What if Eva changed her attempted solution and tried something completely different? Instead of complaining or pointing out the clothes Jerry has left all over the house, she might passionately kiss him every time she sees that he has picked up an item of clothing--even if he's picked it up only to put it on again. Without uttering a word, she kisses him. Jerry is puzzled as to why the sudden passion, but after a few incidents, he sees that there are large rewards for the small effort of picking up his socks.

You might think that a woman should not have to kiss her husband when he's being disrespectful to her. You might think: "Why would I be in the mood to kiss someone who can't pick up after himself?" That is precisely the issue. From the point of view of the story Eva tells herself, Jerry is being disrespectful to her by not picking up his socks. From Jerry's point of view, he is simply taking off his socks; he's not thinking that Eva will pick them up later. However, Jerry's behavior can easily be changed when the story is no longer about disrespect but is about playfulness and passion.

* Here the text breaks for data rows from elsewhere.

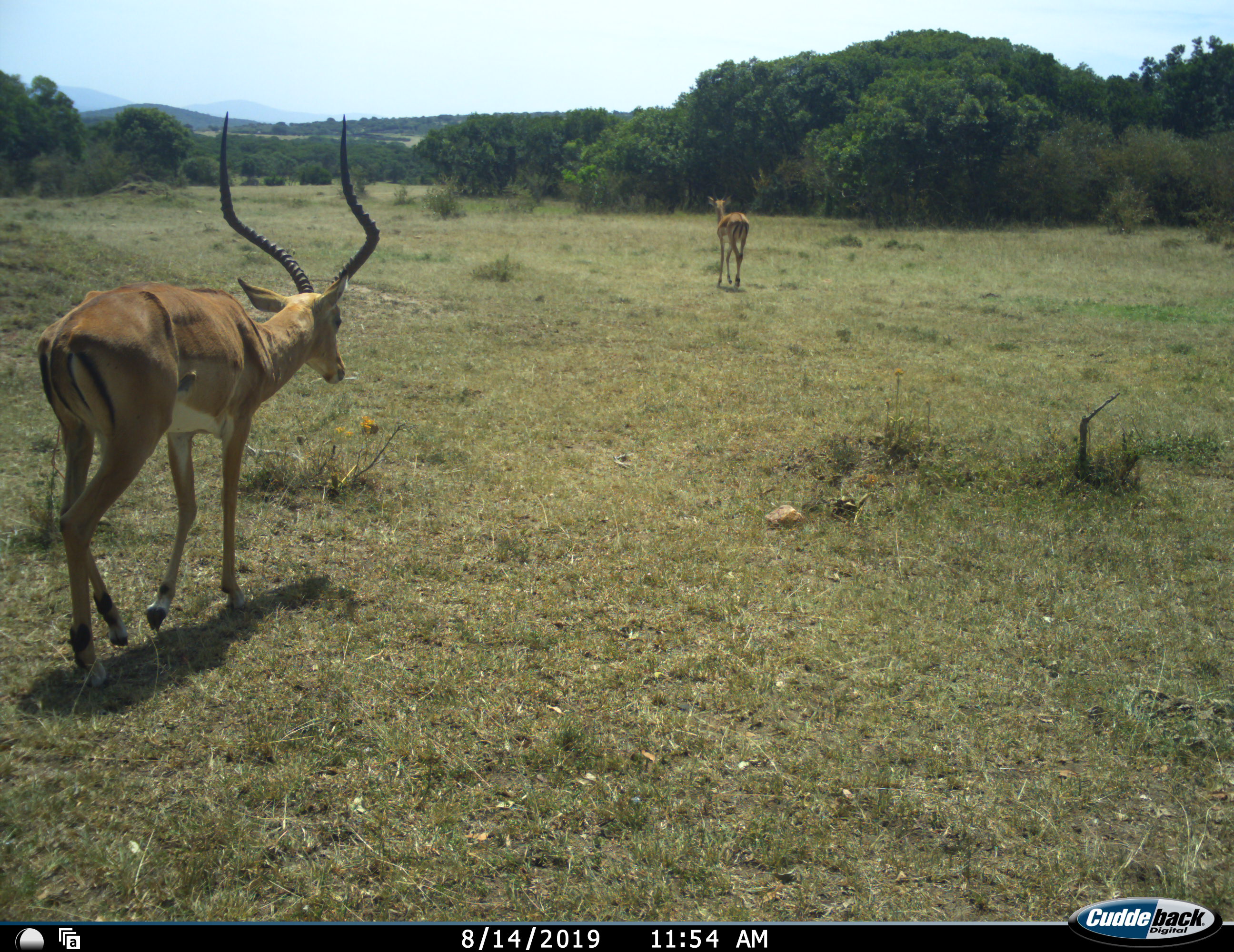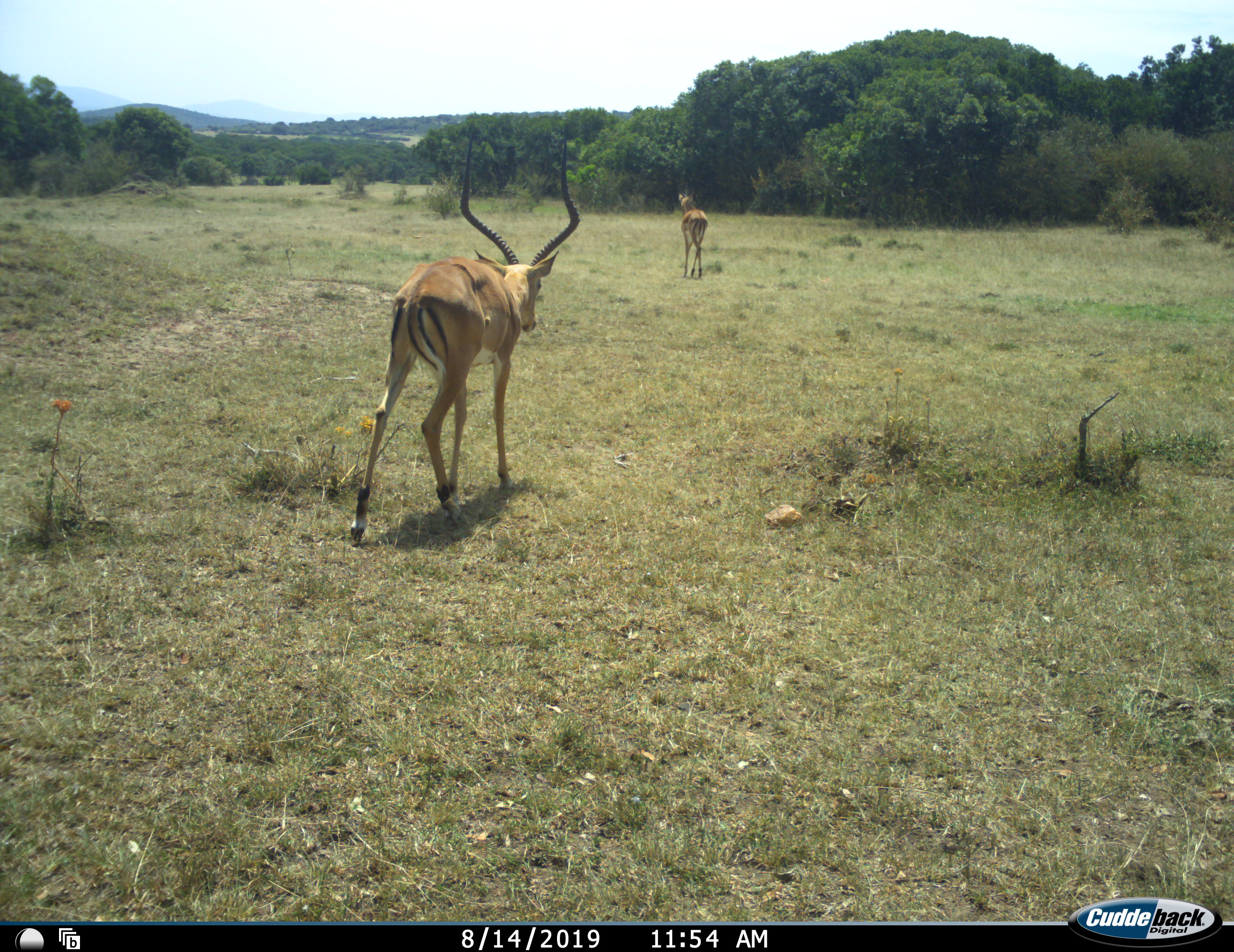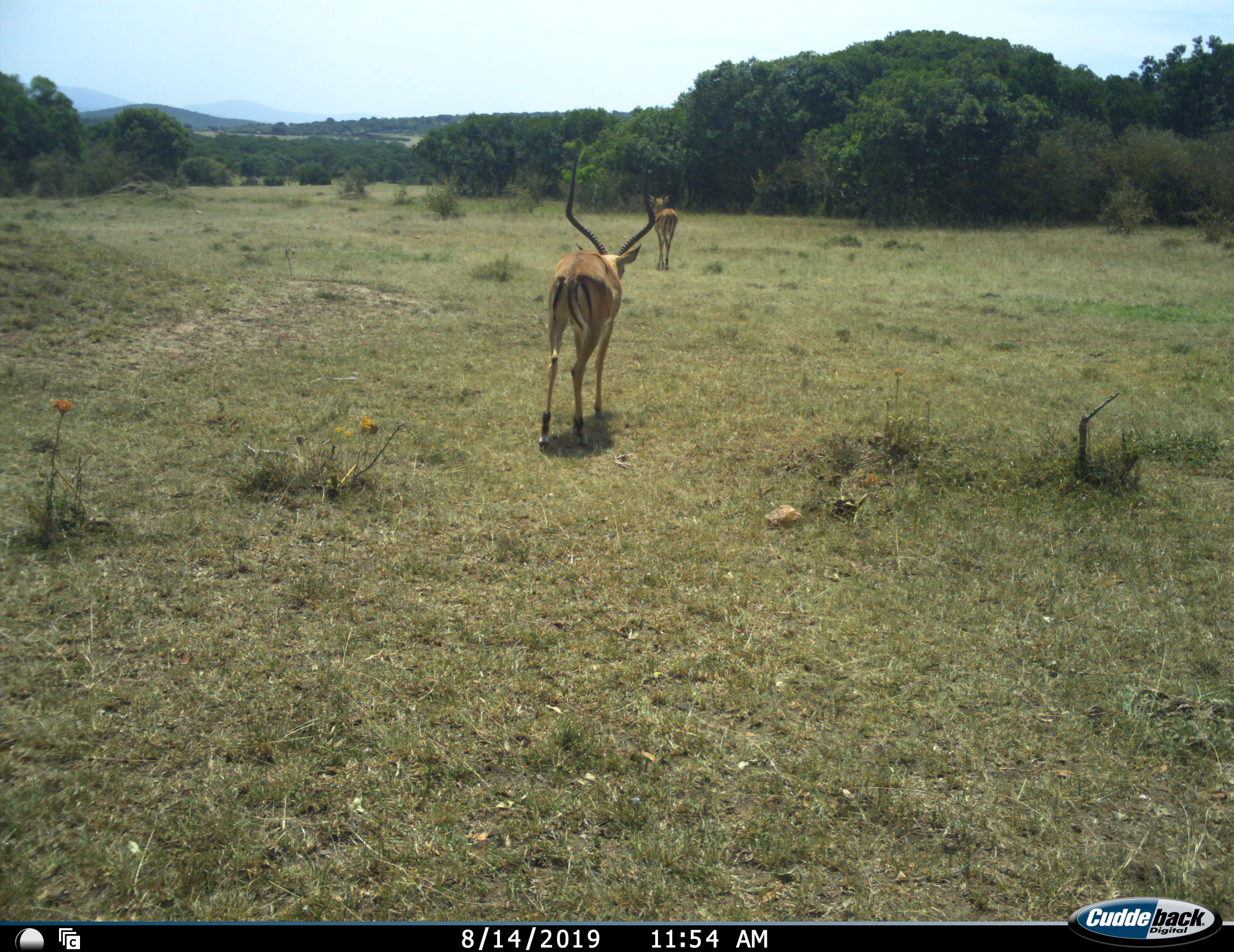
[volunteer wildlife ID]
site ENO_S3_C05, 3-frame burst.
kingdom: Animalia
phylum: Chordata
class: Mammalia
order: Artiodactyla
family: Bovidae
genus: Aepyceros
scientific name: Aepyceros melampus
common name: impala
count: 2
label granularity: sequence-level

This was actually an experiment conducted as part of a doctoral dissertation. A number of wives of graduate students had the same complaint: The husbands didn't pick up their clothes no matter how much the wives complained, nagged, and cajoled them. The experimenter instructed the women to stop all those behaviors, and instead each would kiss her husband passionately whenever he happened to pick up a clothing item. In a matter of weeks, all the husbands were regularly picking up their clothes.

By adding a dimension of surprise, spontaneity, and playfulness, the wife has changed not only her focus (I want that man to pick up those clothes, I'm not going to do it for him this time) but also her husband's (All I have to do is clean up a bit and she's in the mood--oops, there are some socks on the floor, let me pick them up, I think she may be watching me out of the corner of her eye).

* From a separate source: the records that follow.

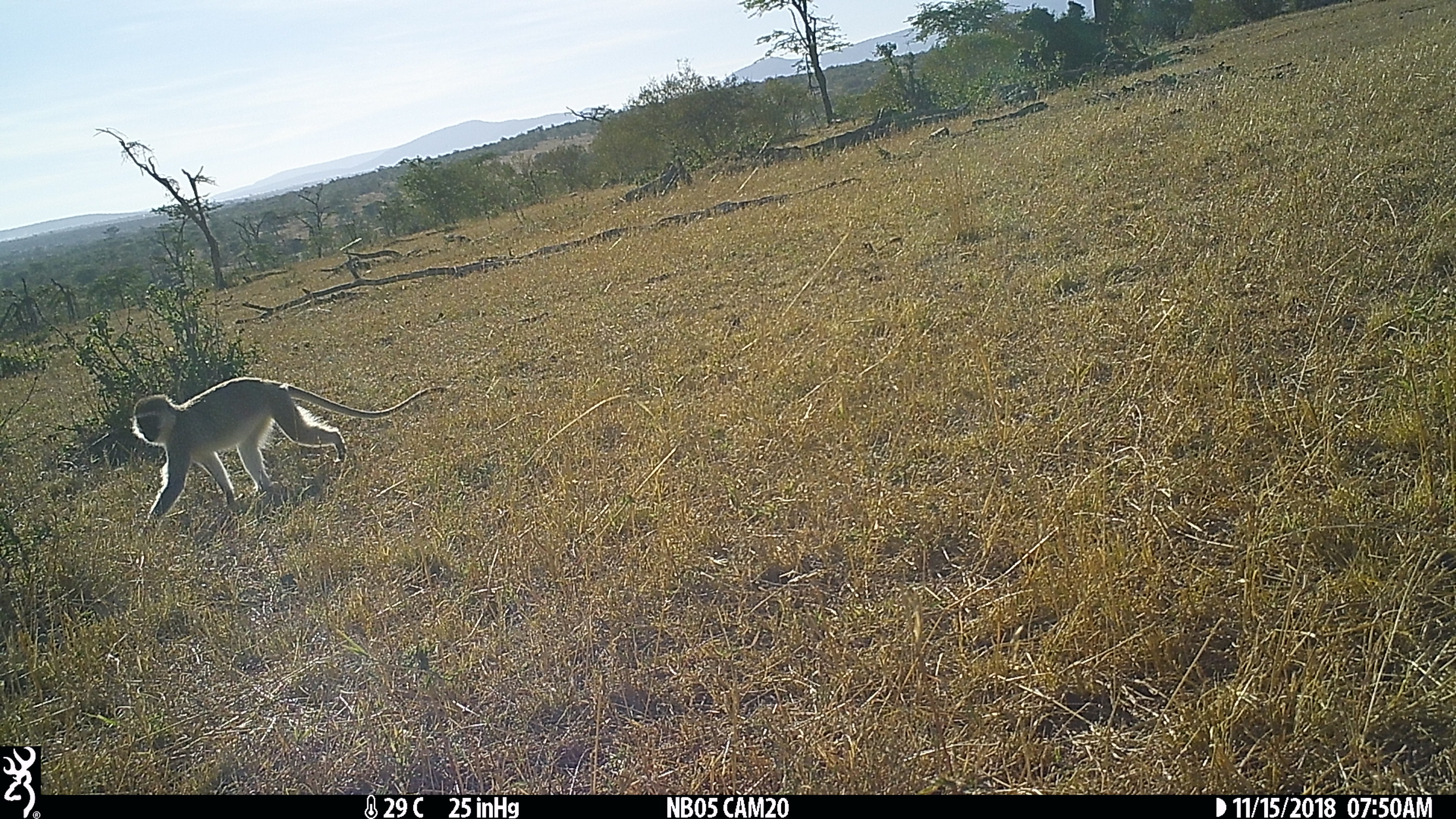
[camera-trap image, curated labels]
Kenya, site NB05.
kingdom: Animalia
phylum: Chordata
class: Mammalia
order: Primates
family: Cercopithecidae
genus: Chlorocebus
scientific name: Chlorocebus pygerythrus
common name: vervet monkey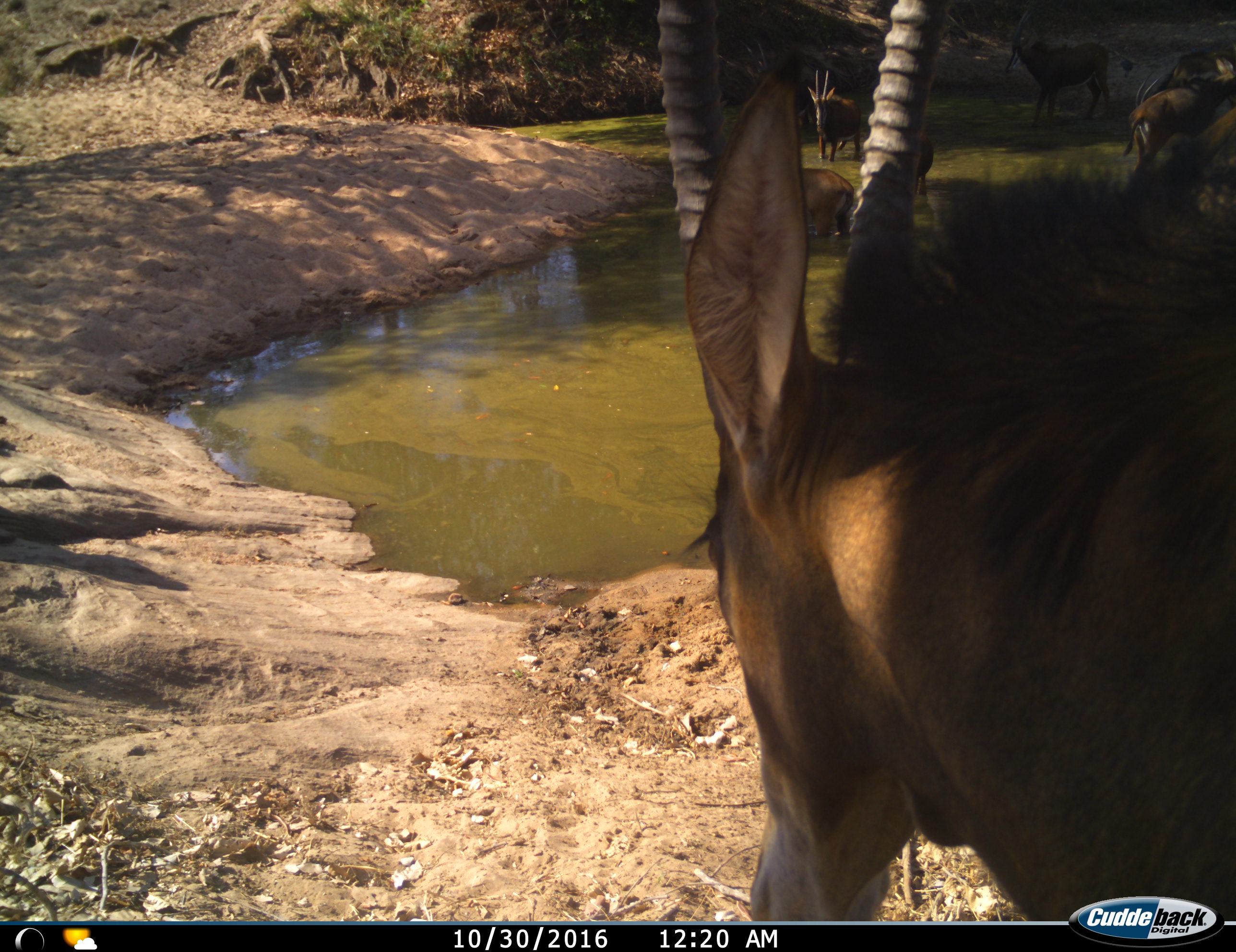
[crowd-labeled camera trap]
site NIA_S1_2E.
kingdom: Animalia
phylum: Chordata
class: Mammalia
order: Artiodactyla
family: Bovidae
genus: Hippotragus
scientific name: Hippotragus niger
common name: sable antelope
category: sable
Sable (sable antelope) (Hippotragus niger), count 7. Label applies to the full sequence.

Positive reinforcement is always more effective than negative.

Change the Solution

I have worked with many couples in which the husbands complained that their wives wouldn't stop talking about unpleasant matters. The issue could be money, in-laws, the children, or the relatives. At dinner together, on a walk, during a visit with friends, even on vacation, the wives would bring up the same old issues. They wanted to be heard. Being heard made them feel understood and loved. But the husbands were overwhelmed by the negativity that seemed to permeate every interaction. They were unable to divert their wives' focus onto some other more pleasant subject of conversation.

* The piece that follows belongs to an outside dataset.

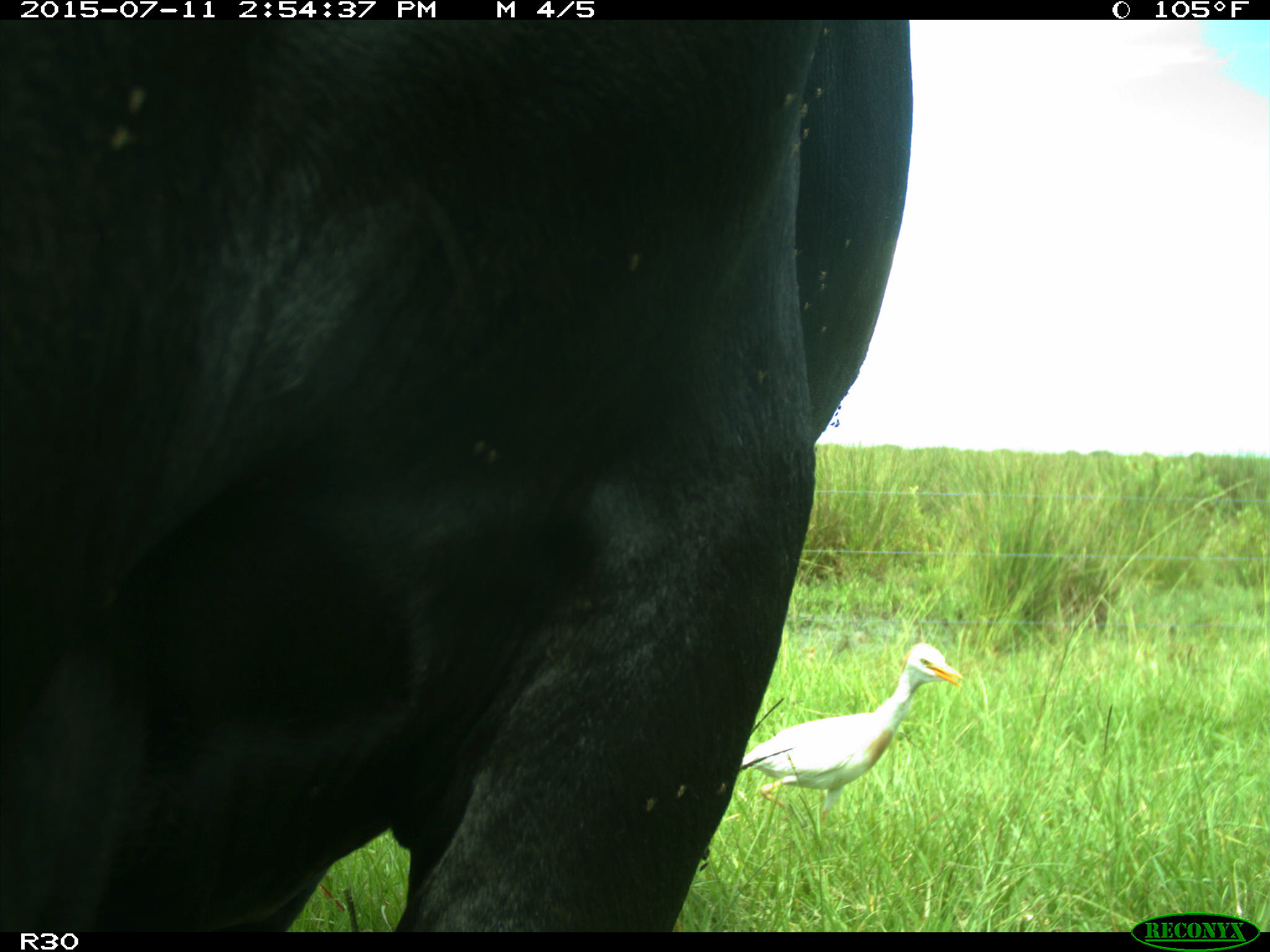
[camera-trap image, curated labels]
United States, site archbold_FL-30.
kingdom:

I suggested that the husbands propose to arrange for a meeting once a week where the couple would be able to discuss these unpleasant issues, with the explicit instruction that at no other time should they discuss these matters unless it was an absolute emergency. Once the couple had agreed to this, the husband was told, in the presence of his wife, that should she forget the instructions and begin to discuss one of these matters outside of the special meeting, he should begin to take off his clothes. He might first remove his tie, then his watch, his shoes, his socks, and continue undressing no matter where they were, for as long as the wife continued to talk about the issues. He will continue to undress even if it means that he will end up naked in public. The husbands typically loved this idea, and the wives quickly learned to remember to stay away from stressful subjects when the couple is having a good time together.

Sound outrageous? That's the point--we have to move out of our zone of comfort, which so often involves destructive patterns, and into our zone of creative power. This might seem extreme, but the point is that we need to find a way to break the pattern of negative interactions and turn them into playful exchanges. Introducing outrageous behavior and humor is a great way of doing this.